_Raw data_
++++
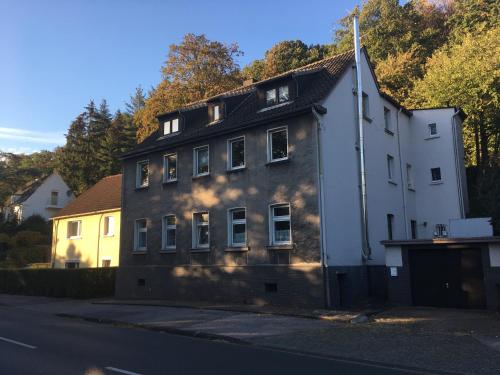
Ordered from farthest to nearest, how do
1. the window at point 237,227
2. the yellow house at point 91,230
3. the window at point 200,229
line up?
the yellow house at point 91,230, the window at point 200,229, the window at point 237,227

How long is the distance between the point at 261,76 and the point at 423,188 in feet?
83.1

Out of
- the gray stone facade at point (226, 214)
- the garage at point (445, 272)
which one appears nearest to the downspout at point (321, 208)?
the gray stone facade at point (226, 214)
++++
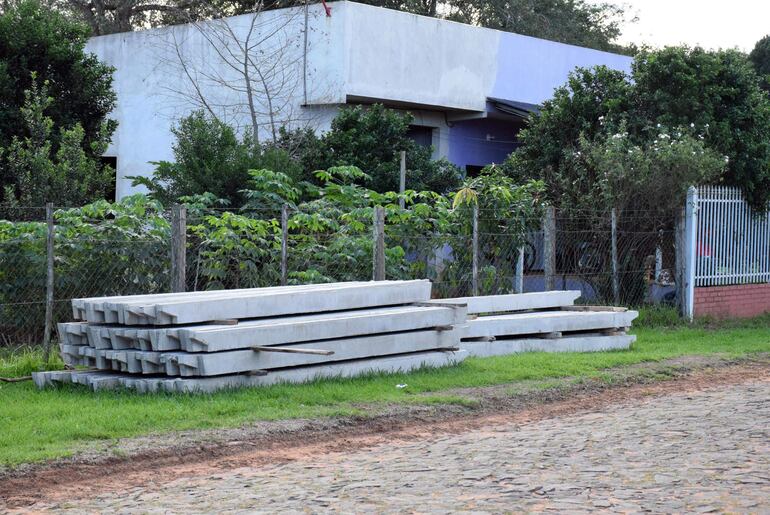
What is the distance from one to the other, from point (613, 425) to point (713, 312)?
++++
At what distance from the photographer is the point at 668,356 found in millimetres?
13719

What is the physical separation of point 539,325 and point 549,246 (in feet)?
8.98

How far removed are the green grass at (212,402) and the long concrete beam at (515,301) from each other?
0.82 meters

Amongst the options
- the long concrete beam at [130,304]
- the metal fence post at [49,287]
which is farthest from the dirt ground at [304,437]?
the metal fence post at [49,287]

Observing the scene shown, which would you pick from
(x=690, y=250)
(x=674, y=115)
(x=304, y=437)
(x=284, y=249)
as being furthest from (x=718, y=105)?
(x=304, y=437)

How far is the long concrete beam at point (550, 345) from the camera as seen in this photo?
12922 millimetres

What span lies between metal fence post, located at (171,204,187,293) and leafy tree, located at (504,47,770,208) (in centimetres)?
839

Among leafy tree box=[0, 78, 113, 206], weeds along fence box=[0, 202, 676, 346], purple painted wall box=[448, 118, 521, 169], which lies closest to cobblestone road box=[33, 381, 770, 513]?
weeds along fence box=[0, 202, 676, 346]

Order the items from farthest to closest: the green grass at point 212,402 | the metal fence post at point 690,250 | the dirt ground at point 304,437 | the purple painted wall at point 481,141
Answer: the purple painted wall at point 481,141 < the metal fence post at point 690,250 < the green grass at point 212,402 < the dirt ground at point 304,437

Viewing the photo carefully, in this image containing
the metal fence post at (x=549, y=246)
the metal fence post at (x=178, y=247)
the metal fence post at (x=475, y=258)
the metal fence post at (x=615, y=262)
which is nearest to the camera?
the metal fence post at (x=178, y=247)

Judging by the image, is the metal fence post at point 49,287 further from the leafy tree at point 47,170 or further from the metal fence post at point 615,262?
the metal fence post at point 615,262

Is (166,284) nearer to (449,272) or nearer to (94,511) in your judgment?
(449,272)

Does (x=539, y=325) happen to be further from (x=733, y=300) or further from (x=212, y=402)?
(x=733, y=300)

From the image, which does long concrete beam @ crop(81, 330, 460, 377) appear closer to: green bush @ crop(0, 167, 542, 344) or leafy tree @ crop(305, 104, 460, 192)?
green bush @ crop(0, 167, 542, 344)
++++
_Problem requirements_
Gather every line from the entries above that contains the word "concrete", treating uppercase and lowercase letters as different.

_Response to the task_
How far removed are the green grass at (212,402) and the long concrete beam at (515,301) from each other?
- the long concrete beam at [130,304]
How far is the long concrete beam at point (550, 345) from the camera as seen in this photo?
From the image, which does long concrete beam @ crop(81, 330, 460, 377) appear closer to: green bush @ crop(0, 167, 542, 344) or leafy tree @ crop(305, 104, 460, 192)?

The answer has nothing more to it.